_Data provided_.
___

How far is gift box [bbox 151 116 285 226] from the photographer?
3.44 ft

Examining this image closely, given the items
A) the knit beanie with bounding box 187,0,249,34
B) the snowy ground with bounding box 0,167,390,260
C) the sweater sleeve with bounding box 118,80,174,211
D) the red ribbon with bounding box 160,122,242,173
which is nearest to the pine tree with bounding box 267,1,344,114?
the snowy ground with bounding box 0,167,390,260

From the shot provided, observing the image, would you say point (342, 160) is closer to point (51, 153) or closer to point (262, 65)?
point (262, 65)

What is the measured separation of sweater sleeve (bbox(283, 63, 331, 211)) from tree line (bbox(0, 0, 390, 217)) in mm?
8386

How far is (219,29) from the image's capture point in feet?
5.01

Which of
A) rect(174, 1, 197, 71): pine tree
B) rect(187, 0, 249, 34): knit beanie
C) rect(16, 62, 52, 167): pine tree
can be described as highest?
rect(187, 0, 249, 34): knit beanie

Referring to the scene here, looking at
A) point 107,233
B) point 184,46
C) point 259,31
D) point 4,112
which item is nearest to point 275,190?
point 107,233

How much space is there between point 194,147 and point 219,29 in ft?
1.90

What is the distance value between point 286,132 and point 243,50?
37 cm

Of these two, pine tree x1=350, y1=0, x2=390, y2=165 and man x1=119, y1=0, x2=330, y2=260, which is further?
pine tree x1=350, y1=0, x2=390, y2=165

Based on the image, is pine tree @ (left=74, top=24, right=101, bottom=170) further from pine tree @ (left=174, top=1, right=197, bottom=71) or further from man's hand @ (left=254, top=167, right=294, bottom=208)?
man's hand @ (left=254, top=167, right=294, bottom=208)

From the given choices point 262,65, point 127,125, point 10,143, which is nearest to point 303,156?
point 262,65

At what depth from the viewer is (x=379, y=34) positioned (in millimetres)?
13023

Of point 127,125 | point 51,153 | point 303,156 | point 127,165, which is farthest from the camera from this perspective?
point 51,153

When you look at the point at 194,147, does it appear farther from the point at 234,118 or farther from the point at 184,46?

___

_Instructions to follow_. Copy the material above word for word, every line of it.

_In response_.
How far is gift box [bbox 151 116 285 226] from the photographer?
3.44 ft

Examining this image closely, given the items
A) the knit beanie with bounding box 187,0,249,34
B) the snowy ground with bounding box 0,167,390,260
C) the sweater sleeve with bounding box 118,80,174,211
D) the red ribbon with bounding box 160,122,242,173
which is nearest to the pine tree with bounding box 267,1,344,114?
the snowy ground with bounding box 0,167,390,260

From the shot provided, observing the image, would you say point (342, 160) is closer to point (51, 153) or closer to point (262, 65)?
point (262, 65)

What is the measured separation of sweater sleeve (bbox(283, 63, 331, 211)) from tree line (bbox(0, 0, 390, 217)) in mm?
8386

How far is (219,29) from the image's capture point in feet?
5.01

Which of
A) rect(174, 1, 197, 71): pine tree
B) rect(187, 0, 249, 34): knit beanie
C) rect(16, 62, 52, 167): pine tree
can be described as highest?
rect(187, 0, 249, 34): knit beanie

Referring to the scene here, looking at
A) point 107,233
B) point 184,46
C) point 259,31
D) point 4,112
which item is nearest to point 275,190?
point 107,233

How much space is there between point 194,147 and point 219,29 in ft?
1.90

What is the distance value between point 286,132 and point 243,50?
37 cm

Of these two, pine tree x1=350, y1=0, x2=390, y2=165 and man x1=119, y1=0, x2=330, y2=260, which is further?
pine tree x1=350, y1=0, x2=390, y2=165

Based on the image, is pine tree @ (left=74, top=24, right=101, bottom=170) further from pine tree @ (left=174, top=1, right=197, bottom=71) or further from man's hand @ (left=254, top=167, right=294, bottom=208)?
man's hand @ (left=254, top=167, right=294, bottom=208)

From the given choices point 262,65, point 127,125, point 10,143, which is nearest to point 303,156?
point 262,65

At what depth from the viewer is (x=379, y=34) positioned (in millimetres)?
13023

Of point 127,125 | point 51,153 | point 303,156 | point 127,165, which is farthest from the camera from this perspective?
point 51,153

When you look at the point at 194,147, does it appear farther from the point at 234,118 or farther from the point at 184,46?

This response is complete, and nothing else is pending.